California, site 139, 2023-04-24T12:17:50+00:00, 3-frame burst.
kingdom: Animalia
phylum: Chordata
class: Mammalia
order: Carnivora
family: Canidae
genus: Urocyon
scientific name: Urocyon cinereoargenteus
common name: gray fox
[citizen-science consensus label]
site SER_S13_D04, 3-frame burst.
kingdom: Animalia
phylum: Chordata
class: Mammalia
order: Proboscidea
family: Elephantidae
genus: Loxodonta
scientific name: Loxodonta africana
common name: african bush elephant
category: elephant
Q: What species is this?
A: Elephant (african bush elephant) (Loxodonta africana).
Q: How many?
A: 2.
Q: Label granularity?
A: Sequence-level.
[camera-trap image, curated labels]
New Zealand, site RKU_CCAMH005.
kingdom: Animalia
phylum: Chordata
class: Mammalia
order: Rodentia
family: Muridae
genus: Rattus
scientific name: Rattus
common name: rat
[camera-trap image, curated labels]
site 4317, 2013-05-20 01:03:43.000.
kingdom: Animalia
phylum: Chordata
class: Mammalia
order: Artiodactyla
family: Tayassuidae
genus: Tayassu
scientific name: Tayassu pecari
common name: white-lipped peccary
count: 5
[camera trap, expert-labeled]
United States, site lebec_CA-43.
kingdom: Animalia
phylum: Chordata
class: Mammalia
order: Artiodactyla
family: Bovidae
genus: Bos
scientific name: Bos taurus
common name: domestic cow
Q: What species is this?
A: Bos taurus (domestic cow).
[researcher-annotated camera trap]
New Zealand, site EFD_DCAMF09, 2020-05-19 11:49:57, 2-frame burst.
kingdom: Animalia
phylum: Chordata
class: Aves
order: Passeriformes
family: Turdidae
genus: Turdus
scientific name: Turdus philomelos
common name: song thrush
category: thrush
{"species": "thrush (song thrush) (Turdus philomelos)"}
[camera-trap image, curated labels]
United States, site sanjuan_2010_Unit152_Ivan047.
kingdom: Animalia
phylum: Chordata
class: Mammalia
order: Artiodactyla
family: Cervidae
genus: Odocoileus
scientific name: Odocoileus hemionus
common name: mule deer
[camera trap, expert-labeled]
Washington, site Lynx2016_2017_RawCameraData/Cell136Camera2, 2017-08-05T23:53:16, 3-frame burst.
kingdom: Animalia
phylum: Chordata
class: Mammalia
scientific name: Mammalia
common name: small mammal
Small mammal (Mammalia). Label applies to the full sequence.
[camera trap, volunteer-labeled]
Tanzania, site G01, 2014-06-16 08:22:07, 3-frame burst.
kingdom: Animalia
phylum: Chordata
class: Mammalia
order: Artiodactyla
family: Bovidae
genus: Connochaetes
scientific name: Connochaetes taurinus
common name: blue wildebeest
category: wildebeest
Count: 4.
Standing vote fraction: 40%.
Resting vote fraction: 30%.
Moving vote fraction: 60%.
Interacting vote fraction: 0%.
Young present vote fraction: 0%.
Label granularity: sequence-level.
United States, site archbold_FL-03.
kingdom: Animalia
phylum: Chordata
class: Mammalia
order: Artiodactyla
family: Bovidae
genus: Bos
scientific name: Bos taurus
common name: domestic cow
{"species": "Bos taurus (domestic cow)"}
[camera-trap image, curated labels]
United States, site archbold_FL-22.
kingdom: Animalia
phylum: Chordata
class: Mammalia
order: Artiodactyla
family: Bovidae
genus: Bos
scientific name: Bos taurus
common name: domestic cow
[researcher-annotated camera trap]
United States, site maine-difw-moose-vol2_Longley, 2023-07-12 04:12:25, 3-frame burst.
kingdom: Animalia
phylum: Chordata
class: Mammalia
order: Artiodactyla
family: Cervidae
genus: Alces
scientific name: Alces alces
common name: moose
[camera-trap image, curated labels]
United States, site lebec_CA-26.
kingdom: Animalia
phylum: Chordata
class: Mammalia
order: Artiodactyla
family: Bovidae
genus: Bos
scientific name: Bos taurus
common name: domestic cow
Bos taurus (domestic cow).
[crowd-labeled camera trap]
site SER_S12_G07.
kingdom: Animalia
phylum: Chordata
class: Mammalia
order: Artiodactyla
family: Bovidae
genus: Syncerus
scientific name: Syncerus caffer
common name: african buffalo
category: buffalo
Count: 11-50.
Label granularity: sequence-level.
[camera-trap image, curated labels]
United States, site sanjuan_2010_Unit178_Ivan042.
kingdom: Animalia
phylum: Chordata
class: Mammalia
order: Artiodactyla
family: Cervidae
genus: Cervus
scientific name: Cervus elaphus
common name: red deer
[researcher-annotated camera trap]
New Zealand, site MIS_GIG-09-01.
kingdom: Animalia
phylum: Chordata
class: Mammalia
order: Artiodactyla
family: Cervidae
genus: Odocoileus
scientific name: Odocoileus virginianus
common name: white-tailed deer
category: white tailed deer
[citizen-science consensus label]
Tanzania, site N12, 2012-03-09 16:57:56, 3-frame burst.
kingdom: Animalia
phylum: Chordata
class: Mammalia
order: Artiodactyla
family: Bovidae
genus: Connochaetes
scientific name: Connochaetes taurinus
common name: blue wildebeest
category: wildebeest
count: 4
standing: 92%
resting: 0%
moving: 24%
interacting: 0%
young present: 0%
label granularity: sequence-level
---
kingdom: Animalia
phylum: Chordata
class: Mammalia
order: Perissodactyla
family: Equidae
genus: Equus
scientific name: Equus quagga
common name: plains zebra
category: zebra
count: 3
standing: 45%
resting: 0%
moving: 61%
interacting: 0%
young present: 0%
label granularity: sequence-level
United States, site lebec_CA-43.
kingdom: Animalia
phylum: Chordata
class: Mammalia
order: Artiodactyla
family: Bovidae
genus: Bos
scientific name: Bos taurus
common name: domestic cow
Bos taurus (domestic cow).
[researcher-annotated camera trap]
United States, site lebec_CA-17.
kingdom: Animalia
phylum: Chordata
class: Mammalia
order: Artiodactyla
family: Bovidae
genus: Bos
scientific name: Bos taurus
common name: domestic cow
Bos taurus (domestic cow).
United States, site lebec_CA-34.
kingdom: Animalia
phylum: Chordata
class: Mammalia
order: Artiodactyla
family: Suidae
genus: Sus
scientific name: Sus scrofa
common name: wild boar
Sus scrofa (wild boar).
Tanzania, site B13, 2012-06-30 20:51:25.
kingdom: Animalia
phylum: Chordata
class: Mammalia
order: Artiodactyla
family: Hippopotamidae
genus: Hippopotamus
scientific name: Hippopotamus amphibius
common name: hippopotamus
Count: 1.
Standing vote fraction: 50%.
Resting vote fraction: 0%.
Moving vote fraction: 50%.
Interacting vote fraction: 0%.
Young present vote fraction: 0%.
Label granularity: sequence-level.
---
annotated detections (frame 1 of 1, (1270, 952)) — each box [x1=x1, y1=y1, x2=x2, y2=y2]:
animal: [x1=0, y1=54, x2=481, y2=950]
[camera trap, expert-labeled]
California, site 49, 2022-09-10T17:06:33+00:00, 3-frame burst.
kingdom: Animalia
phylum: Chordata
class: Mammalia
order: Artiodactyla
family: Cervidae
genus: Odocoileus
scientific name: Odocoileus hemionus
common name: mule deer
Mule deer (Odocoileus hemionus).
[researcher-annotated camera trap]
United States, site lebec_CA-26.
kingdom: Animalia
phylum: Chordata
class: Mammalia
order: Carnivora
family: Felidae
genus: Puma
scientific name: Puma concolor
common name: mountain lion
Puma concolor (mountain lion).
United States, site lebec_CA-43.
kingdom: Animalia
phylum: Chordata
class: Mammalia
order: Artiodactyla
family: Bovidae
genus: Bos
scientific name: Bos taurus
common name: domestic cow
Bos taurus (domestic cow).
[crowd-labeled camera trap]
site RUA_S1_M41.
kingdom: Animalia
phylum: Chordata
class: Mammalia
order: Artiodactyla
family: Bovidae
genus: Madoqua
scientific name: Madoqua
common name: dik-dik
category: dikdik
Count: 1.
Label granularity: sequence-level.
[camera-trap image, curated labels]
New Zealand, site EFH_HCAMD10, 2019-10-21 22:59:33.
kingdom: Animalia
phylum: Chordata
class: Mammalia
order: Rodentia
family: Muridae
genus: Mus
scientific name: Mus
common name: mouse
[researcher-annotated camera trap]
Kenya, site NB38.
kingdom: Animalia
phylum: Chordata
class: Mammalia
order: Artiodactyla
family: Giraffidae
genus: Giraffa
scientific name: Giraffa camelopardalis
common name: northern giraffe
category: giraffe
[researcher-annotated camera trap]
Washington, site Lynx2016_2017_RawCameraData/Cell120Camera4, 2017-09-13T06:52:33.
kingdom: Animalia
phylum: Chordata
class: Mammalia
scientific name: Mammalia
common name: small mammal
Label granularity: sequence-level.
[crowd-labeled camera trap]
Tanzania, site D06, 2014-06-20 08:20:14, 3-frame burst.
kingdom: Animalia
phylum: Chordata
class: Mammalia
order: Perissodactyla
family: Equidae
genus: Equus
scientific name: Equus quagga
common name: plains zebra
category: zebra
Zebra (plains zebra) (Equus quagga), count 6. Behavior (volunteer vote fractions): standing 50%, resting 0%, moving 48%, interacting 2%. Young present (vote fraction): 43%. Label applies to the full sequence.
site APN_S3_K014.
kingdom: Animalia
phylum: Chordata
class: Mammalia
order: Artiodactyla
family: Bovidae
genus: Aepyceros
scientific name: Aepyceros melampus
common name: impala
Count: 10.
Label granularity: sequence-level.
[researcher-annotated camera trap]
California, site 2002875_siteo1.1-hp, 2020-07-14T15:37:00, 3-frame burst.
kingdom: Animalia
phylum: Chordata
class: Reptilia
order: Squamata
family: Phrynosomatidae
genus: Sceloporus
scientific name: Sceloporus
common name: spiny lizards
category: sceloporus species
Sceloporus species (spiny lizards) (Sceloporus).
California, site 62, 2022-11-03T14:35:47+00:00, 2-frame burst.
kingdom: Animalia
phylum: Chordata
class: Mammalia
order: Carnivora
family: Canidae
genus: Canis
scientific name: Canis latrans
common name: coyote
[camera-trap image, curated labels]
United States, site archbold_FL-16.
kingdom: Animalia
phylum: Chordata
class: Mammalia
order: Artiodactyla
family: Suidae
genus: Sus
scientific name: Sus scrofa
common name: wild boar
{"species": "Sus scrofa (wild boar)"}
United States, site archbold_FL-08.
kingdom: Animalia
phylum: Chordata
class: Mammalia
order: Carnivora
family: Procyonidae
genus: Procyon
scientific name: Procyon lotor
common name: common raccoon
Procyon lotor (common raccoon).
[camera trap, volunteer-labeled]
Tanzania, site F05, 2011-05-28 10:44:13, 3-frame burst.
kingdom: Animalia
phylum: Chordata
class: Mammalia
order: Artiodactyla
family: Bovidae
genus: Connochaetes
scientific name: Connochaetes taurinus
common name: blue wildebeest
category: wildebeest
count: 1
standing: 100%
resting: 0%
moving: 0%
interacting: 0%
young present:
━━━
**Task item**
Nothing but an exact copy of the lines from the start of the entries through the line containing "genus: Turdus" belongs in the response.

**Response area**
California, site 139, 2023-04-24T12:17:50+00:00, 3-frame burst.
kingdom: Animalia
phylum: Chordata
class: Mammalia
order: Carnivora
family: Canidae
genus: Urocyon
scientific name: Urocyon cinereoargenteus
common name: gray fox
[citizen-science consensus label]
site SER_S13_D04, 3-frame burst.
kingdom: Animalia
phylum: Chordata
class: Mammalia
order: Proboscidea
family: Elephantidae
genus: Loxodonta
scientific name: Loxodonta africana
common name: african bush elephant
category: elephant
Q: What species is this?
A: Elephant (african bush elephant) (Loxodonta africana).
Q: How many?
A: 2.
Q: Label granularity?
A: Sequence-level.
[camera-trap image, curated labels]
New Zealand, site RKU_CCAMH005.
kingdom: Animalia
phylum: Chordata
class: Mammalia
order: Rodentia
family: Muridae
genus: Rattus
scientific name: Rattus
common name: rat
[camera-trap image, curated labels]
site 4317, 2013-05-20 01:03:43.000.
kingdom: Animalia
phylum: Chordata
class: Mammalia
order: Artiodactyla
family: Tayassuidae
genus: Tayassu
scientific name: Tayassu pecari
common name: white-lipped peccary
count: 5
[camera trap, expert-labeled]
United States, site lebec_CA-43.
kingdom: Animalia
phylum: Chordata
class: Mammalia
order: Artiodactyla
family: Bovidae
genus: Bos
scientific name: Bos taurus
common name: domestic cow
Q: What species is this?
A: Bos taurus (domestic cow).
[researcher-annotated camera trap]
New Zealand, site EFD_DCAMF09, 2020-05-19 11:49:57, 2-frame burst.
kingdom: Animalia
phylum: Chordata
class: Aves
order: Passeriformes
family: Turdidae
genus: Turdus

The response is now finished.